Privacidade em tempos de cólera
Marcelo Pedroso volta em Câmara Escura aos mesmos temas abordados em seu tão comentado documentário Pacific (2011): privacidade e limites borrados na contemporaneidade entre o público e o privado.
No curta-metragem, em vez de o diretor pedir os registros particulares feitos por dispositivos móveis ou câmeras amadoras como em seu outro filme, parte para uma abordagem mais ativa ao entregar ele próprio os meios para captação de imagens a pessoas aleatórias. O resultado? O inverso ao obtido em Pacific.
Pedroso cria uma caixa simples de madeira na qual dentro se encontra uma câmera ligada. Toca a campainha em duas casas cercadas por altos muros, deixa a encomenda e vai embora sem que o dono do local trave qualquer tipo de relação com ele. No dia seguinte volta aos locais se apresentando como aquele que deixou o pacote. A recepção não é a das mais calorosas.
Um simples dispositivo móvel deixado à revelia pode causar transtornos terríveis. Os que receberam a encomenda alegam quebra de privacidade, como se o diretor tivesse invadido seu espaço privado e sagrado ao entregar uma câmera de presente. Note, não é que o cineasta tenha posicionado uma câmera na porta das casas gravando a movimentação (como em Caché de Haneke, com sua câmera espreitando os personagens) ou tenha bisbilhotado a janela alheia com uma lente de grande alcance (curioso como Janela Indiscreta). Não, o meio de produção estava nas mãos dos receptores.
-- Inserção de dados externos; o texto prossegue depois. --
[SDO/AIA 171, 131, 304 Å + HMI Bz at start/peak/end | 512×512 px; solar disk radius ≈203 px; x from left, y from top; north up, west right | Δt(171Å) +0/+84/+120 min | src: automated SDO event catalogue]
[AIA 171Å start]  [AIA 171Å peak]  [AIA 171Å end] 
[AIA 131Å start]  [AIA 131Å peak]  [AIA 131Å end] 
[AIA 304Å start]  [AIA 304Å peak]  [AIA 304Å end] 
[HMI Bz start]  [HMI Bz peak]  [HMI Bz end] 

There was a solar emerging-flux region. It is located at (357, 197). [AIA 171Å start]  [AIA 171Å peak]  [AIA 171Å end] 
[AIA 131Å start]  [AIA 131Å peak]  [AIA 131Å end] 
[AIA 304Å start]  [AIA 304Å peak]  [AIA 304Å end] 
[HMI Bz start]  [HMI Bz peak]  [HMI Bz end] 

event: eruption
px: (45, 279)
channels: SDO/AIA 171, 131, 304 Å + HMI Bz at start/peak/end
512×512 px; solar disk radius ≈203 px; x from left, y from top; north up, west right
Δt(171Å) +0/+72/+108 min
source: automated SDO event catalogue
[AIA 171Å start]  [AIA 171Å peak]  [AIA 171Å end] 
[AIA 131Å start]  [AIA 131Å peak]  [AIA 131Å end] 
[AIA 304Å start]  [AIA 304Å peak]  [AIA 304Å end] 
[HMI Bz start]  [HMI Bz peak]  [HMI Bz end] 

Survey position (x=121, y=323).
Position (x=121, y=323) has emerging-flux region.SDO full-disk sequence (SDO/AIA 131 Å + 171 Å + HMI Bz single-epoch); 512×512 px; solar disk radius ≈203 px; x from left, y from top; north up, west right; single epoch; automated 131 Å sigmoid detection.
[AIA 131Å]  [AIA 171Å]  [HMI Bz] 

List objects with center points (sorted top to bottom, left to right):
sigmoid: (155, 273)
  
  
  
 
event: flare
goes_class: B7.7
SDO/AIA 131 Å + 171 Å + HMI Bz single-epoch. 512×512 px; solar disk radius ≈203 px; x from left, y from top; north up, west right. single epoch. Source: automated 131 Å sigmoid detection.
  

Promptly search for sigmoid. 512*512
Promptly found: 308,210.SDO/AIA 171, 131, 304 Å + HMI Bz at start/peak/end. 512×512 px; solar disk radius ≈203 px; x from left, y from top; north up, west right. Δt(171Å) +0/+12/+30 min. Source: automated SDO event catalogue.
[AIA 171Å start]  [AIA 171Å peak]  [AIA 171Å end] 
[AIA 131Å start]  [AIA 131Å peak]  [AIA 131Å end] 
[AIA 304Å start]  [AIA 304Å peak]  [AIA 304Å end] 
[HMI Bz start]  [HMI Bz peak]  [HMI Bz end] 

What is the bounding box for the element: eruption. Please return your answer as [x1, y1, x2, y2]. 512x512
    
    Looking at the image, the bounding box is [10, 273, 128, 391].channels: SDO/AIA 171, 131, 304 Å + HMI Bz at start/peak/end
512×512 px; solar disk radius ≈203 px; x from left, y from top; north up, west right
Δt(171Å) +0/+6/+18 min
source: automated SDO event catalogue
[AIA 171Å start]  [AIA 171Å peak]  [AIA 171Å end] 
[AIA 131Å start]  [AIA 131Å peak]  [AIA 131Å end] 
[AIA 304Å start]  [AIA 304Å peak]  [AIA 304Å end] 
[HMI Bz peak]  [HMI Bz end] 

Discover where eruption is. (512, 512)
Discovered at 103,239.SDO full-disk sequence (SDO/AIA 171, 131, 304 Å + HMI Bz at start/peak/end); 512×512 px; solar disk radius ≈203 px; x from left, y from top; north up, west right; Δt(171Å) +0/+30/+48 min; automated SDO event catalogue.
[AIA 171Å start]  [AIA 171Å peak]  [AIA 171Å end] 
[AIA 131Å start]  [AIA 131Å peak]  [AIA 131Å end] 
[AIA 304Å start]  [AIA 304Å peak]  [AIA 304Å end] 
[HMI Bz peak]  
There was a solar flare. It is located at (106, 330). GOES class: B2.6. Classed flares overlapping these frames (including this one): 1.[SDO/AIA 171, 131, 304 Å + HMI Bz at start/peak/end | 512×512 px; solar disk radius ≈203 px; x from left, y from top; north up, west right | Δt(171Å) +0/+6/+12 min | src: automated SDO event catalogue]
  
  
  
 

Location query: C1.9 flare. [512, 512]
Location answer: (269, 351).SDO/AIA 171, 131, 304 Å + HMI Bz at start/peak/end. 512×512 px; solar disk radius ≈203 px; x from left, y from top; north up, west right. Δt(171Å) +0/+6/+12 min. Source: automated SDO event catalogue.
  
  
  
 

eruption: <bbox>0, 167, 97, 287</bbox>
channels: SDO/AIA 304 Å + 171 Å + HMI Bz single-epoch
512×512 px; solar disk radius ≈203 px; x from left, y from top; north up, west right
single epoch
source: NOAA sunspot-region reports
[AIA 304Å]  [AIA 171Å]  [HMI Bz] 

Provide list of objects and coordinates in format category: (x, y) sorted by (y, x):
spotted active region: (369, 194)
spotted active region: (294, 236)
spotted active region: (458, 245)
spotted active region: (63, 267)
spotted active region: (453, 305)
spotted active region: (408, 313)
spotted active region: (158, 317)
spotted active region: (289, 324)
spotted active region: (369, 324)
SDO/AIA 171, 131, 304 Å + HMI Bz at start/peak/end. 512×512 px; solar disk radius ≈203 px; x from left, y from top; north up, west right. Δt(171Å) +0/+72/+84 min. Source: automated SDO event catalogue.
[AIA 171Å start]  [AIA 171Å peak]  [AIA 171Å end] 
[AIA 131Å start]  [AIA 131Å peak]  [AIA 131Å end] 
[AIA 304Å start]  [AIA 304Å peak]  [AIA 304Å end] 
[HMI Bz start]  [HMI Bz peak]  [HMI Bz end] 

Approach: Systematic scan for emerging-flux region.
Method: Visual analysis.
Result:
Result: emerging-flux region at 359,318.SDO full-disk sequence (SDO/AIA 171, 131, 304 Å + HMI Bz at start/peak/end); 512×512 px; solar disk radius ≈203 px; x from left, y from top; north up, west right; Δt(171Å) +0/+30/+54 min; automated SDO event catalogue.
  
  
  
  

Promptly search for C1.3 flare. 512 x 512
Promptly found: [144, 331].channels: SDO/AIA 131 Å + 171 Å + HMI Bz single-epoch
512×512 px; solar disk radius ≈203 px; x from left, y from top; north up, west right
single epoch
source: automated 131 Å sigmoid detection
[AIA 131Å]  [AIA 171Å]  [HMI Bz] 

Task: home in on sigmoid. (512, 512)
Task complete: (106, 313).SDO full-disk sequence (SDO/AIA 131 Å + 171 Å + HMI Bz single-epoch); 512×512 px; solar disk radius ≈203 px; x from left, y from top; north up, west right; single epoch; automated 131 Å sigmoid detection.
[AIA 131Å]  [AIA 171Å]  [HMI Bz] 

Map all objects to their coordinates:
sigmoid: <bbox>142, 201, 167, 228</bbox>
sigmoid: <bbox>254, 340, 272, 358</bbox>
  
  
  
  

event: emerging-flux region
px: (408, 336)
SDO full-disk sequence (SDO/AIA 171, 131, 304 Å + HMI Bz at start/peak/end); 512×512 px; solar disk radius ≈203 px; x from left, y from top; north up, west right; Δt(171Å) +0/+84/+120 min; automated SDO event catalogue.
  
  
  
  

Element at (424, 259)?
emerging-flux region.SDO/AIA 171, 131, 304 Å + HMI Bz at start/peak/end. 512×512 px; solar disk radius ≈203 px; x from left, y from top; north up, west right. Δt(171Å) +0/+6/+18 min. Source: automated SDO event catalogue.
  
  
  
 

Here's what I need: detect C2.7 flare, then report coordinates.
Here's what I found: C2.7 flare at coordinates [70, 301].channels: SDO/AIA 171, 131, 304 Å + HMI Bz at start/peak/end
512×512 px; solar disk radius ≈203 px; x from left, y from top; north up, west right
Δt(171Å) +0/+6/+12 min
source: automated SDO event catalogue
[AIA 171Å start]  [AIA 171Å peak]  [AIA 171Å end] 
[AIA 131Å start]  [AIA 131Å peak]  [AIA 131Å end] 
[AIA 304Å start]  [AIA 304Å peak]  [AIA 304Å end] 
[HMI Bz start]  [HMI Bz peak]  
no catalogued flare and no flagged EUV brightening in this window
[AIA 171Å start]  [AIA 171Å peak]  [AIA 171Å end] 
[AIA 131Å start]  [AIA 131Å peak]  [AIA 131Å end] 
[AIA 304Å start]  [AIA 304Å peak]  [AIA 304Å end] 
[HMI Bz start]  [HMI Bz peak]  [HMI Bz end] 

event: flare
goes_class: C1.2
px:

Estava dada a eles a opção de filmar, olhar, observar. As duas respostas foram de medo, pânico e terror.
A cena mais emblemática do curta é quando o diretor volta no dia seguinte para conversar com um dos moradores. O discurso falado e o discurso visual se chocam completamente: o áudio capta a bronca do homem que recebeu o pacote, dizendo que não autoriza o uso de sua imagem, que se trata de crime e invasão de privacidade, enquanto que a câmera focaliza, num plano fixo, duas câmeras de segurança na casa que apontam para a rua. Quem está quebrando a privacidade? E qual privacidade?!
Numa sociedade cada vez mais vigiada por câmeras e dispositivos de rastreamento inseridos em produtos banais do dia a dia, que tornam possível saber mais sobre a vida e cotidiano de um indivíduo do que qualquer um que conviva com ele, é difícil estabelecer os limites entre a esfera privada e a pública – muros altos e fortificados não mudam esta realidade. Ambas as famílias desligaram os dispositivos depois de recebê-los, atitude não possível ao caminhar pela rua e ser observado por cada câmera de casa, do governo, de instituições comerciais.
A diferença entre Pacific e Câmara Escura se dá na falsa sensação de escolha. No primeiro projeto, foram pedidos os registros feitos durante a viagem; neste foi dada a câmera sem que esta fosse pedida. Entretanto a privacidade está ausente em ambas por uma configuração da sociedade atual – que digam Obama e as corporações como Google, Apple e Facebook quando Snowden afirmou o que todo mundo sabia, mas preferia deixar em silencio: nossa vida privada é uma mentira, tudo está escancarado.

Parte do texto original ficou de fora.